> [DATA]:
"""
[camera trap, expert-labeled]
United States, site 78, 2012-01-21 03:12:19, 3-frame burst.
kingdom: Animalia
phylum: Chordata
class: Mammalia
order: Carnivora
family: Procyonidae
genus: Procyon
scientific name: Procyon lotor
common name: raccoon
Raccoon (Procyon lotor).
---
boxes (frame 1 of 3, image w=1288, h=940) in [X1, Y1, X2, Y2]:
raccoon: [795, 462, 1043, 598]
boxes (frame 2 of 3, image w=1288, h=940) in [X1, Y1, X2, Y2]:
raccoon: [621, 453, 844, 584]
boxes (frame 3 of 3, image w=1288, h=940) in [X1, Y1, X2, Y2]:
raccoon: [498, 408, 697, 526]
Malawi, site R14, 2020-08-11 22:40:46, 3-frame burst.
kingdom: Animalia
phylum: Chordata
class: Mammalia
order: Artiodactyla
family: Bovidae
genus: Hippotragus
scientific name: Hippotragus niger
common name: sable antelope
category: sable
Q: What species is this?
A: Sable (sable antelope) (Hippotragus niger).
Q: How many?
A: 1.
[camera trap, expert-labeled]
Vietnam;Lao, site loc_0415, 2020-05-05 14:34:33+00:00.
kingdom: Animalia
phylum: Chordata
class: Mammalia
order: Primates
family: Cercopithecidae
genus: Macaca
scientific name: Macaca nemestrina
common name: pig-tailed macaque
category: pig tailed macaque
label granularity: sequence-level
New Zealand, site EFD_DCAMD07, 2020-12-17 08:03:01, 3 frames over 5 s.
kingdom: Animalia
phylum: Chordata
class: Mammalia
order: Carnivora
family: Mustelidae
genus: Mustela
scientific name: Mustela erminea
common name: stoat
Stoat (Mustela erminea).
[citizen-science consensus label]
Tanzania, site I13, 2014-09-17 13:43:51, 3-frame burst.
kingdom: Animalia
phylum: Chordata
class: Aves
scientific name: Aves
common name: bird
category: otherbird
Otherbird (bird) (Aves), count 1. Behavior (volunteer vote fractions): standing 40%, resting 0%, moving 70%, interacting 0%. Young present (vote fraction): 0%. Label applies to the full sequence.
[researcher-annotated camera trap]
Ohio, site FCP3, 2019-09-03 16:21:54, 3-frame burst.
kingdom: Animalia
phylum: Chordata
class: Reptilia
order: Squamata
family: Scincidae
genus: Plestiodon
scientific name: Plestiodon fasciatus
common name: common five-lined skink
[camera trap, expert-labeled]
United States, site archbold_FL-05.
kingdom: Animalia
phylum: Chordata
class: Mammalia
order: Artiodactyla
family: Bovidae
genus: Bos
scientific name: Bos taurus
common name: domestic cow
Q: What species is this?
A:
"""
> [EXERCISE INSTRUCTIONS]: Filter the records for the word "genus" and show every line that has it.

> [EXERCISE SOLUTION]:
genus: Procyon
genus: Hippotragus
genus: Macaca
genus: Mustela
genus: Plestiodon
genus: Bos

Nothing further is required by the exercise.